3) The Leprechaun - Seriously? What are we selling here, Lucky-fricking-Charms?!? Life isn't a fairy tale, as you will soon learn, and there ain't no gold at the end of the rainbow - just pain waiting to wash over you like a tsunami.
4) The record - I've got a few teams on my hit list due to us having a losing record against them - I hate to lose, therefore by the transitive law, I hate for the Tide to lose. Notre Dame is at the top of my list. Other than the year Biscuit leveled their QB and we got "The Sack" from Daniel Moore, we have never beaten them again. Don't like that one bit. So we need this win BADLY.
5) Catholics vs. Cousins - Yup, rumor has it that the Domer fans have created this cute little T-Shirt. OK it's funny...Got to give them props - but it's still in poor taste and I already hate thee - so this just adds fuel to my fire.
6) Remember 1966? - Neither do I as I wasn't born yet but from what I hear (and yes I believe it) Bryant and one Bama's most dominant teams went udefeated, only allowing 37 points ALL SEASON - but no - the MEDIA and company wanted Michigan and the Domers to TIE - splitting the national title between the two.
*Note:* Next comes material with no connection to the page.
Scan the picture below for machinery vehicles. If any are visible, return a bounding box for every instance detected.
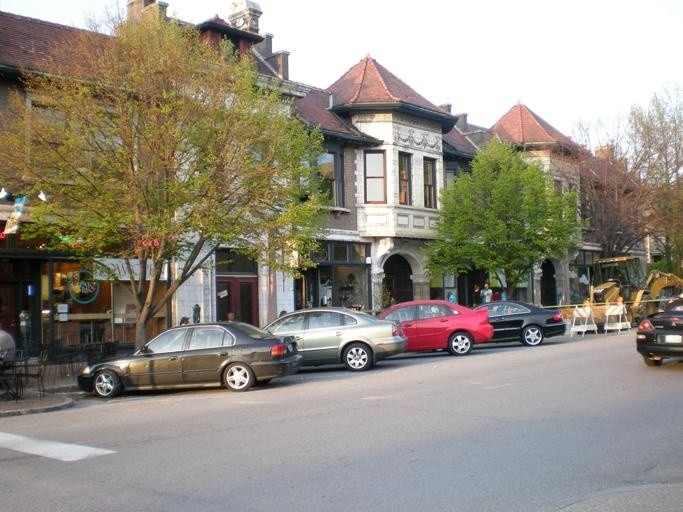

7) Gold helmets - The 80s were all about the money, spending, etc. The Domers use flecks of real gold in their paint when the touch up those sparkly helmets. I HATE SPARKLY HELMETS (looking at you too Buckeyes)!!! I hate the fact we have people who don't have enough food to eat, but yet we can paint helmets with real gold!?!?! Excessive/NOT frugal - hate it.
8) Pick a color PLEASE - Hey we have these navy jerseys, but sometimes when we feel really special we wear the green ones because...of what - the little fricking Leprechaun!?!?! Just go with a color and be done with it. Oregon needed the jersey-color-of-the-day because they had to have SOMETHING. But you? You've got tradition so don't go bipolar on us.
9) The Weis/Holtz factor - Couldn't stand Weis (needs a trainer and his shirts always had shoulder nipples) and his supposed "schematic" advantage. That worked out well for ya. I can't stand Holtz BECAUSE HE CANNOT SPEAK WITHOUT SPITTING. The dude's a walking fire hose who eternally spouts/spits off about how great the Domers are - EVERY YEAR. Too much. Just go be the voice talent for Sylvester the cat and let your weakness be used for the kids' greater good.
10) The hate factor - I hate the fact that I hate you. The fact that I hate you gives you relevance, and I HATE THAT. Couldn't you have stayed irrelevant for the next 50 years and lost your precious TV contract and spot at the power brokers' table? Nope, you had to go undefeated (THANKS PITT) and get your shot. Oregon should be playing, but hey you are Notre Dame - whatevs.
I CAN'T WAIT FOR THIS GAME. I long for a good old fashioned curb stomping to knock you back to irrelevant land and permanently scar your inner soul - the way we did to Texas (oh but Colt...). See how they fared after our game? How about Michigan (they are still on my list)?
We're coming coming for you and Hell's coming with us!!